Thankfully, there are several things you can do to cope with angry customers so they keep using your services and gush about your support!
Here are 5 tips for dealing with angry customers:
1. Understand that Customers Have The Right to be Angry
Even if you don’t agree with your customer, they’re the one paying you, and they have a right to be upset if they’re not satisfied. Maybe they aren’t getting what they expected, are confused about prices, or have a warped perception about what your services actually do.
If you encounter an angry customer, give them space to vent their anger. Most of the time they just need to let it out. Everyone wants to feel like they’re being heard, so let them talk.
Sometimes, customers are going to be mad. Do your best to give them space to explain exactly why they feel the way they do. After they get it out, work with them to find solutions.
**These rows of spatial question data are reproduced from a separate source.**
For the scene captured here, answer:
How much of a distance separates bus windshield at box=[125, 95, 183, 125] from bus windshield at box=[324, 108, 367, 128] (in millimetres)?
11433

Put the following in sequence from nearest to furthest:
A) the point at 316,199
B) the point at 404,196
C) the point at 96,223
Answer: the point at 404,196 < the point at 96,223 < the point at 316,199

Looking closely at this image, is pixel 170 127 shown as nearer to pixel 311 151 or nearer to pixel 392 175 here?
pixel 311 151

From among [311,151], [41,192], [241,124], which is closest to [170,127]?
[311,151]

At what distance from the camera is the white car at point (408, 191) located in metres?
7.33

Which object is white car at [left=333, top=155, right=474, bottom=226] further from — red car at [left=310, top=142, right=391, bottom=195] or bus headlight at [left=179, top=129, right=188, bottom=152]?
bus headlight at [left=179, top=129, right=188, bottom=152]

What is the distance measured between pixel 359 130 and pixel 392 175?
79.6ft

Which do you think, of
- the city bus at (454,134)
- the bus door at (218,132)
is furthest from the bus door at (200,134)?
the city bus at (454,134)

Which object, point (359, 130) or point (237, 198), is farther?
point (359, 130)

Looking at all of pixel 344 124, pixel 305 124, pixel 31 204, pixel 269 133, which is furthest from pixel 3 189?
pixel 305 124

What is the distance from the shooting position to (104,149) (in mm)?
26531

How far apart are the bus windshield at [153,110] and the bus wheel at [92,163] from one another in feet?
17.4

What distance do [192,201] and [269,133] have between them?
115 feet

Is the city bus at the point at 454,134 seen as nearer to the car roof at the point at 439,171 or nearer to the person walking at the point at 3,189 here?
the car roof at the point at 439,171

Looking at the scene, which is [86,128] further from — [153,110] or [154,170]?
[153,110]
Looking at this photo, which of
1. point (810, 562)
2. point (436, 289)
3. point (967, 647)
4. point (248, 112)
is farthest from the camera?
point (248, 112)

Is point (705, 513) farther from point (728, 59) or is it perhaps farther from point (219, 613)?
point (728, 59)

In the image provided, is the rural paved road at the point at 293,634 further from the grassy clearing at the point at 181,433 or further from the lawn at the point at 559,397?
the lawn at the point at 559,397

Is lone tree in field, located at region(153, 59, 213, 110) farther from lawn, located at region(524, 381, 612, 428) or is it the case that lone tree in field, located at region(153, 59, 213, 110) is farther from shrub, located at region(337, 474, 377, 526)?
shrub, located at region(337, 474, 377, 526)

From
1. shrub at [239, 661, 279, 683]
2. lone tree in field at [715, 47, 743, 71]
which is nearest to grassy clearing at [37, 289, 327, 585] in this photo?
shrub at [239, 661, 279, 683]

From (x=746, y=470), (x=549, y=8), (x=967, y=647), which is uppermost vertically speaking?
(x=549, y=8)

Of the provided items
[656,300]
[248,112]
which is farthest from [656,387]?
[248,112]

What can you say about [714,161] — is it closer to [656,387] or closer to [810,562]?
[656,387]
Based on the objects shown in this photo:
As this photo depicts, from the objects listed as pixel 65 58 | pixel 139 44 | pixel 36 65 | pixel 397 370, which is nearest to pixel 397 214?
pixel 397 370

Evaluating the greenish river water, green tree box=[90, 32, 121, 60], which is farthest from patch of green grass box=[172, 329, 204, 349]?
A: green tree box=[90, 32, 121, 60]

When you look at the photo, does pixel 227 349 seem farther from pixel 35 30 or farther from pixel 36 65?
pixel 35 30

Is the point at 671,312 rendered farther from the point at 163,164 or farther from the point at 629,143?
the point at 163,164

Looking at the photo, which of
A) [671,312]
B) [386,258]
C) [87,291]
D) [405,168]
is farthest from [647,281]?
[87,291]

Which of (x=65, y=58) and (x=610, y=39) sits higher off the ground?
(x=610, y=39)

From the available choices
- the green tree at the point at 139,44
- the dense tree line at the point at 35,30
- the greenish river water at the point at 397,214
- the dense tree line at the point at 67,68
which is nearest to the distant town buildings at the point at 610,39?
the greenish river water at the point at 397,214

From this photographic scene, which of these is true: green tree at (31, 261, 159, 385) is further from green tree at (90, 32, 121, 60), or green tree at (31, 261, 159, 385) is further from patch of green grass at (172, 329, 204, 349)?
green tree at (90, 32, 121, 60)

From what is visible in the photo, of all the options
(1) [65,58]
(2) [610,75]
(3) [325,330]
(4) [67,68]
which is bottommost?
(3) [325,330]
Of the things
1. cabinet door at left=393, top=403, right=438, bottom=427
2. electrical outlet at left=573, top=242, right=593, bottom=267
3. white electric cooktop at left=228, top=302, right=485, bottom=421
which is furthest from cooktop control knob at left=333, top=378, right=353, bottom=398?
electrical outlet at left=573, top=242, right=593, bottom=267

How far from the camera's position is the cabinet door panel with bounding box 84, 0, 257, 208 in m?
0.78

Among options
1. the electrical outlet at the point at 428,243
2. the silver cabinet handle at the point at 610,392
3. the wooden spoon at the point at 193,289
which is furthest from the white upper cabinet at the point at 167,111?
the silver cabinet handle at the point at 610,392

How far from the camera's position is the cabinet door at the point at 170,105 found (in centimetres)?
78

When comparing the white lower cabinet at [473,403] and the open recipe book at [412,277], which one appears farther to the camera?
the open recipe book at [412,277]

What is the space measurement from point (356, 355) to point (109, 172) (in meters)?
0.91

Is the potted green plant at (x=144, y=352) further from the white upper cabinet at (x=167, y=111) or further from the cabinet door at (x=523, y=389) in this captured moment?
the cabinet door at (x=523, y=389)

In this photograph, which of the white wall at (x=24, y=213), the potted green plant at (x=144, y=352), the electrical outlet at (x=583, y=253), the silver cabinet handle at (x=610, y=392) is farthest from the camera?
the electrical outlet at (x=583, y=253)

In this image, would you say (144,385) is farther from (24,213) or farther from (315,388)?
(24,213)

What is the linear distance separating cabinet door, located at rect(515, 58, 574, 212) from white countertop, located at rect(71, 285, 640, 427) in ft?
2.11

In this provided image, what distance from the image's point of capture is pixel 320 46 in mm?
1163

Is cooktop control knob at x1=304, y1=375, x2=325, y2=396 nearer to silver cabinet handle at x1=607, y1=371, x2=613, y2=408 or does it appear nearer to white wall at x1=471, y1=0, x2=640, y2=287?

2. Avoid Getting Emotional
Sometimes customers raise their voices and say really nasty things. When this happens, it’s natural to get defensive—you’re only human! It’s tempting to raise your voice and scream about how irrational the customer is being, but this will only add fuel to the flames. Provide great customer service by staying calm and being rational.
Even though a customer may seem to attack you directly, rather than the faulty product or unsatisfactory service, it helps to remember that there is nothing personal about the complaint. Angry customers aren’t attacking you as an individual. They don’t even know who you are. They simply want a resolution to their problem so do your best to give one to them.
3. Come Up With a Practical Solution
Sometimes, a customer will have a complaint that seems a little ridiculous. For instance, a customer who does not know how to operate a device could swear that you sold them a faulty product. Instead of laughing at them, have the heart to empathize. Explain how to operate the product and they will thank you for it.
If you are unable to come up with a practical solution yourself, do not be afraid to consult someone who can. Remember that angry customers will be willing to do business with you again if they feel their complaints have been properly handled.
Do not forget to follow up with the customer either. Give them a call a few days later and ask them whether or not they feel their problem was adequately addressed.
4. Know Your Product and Company Inside and Out
Customers expect that those answering the phone will have a solid grasp on their company’s products and services, but sometimes agents and business owners aren’t informed or trained. If you and your employees are not educated about your services, you’re setting yourself up for disaster.
If a customer realizes that you don’t know much about the product or service you’re helping them with, they’ll probably get even more frustrated, escalating the crisis.
It’s crucial you have thorough knowledge of the services you are supporting. You should be using the products and services in your own life. That way, you can answer any and all questions that customers have.
5. Add Self-Service Technologies
There are many self-service tools out there that may be perfectly suited to your customers’ needs. Chat boxes, call back services, support forums, and contact forms may complement your products better than a traditional call center.
Overall, customer service demands that you exercise patience of the utmost kind. You must understand where the customer is coming from, and offer adequate empathy in order to make sure they don’t come back even angrier.
Have you ever dealt with an angry customer? If so, what are your strategies for learning to love dissatisfied customers? Please share!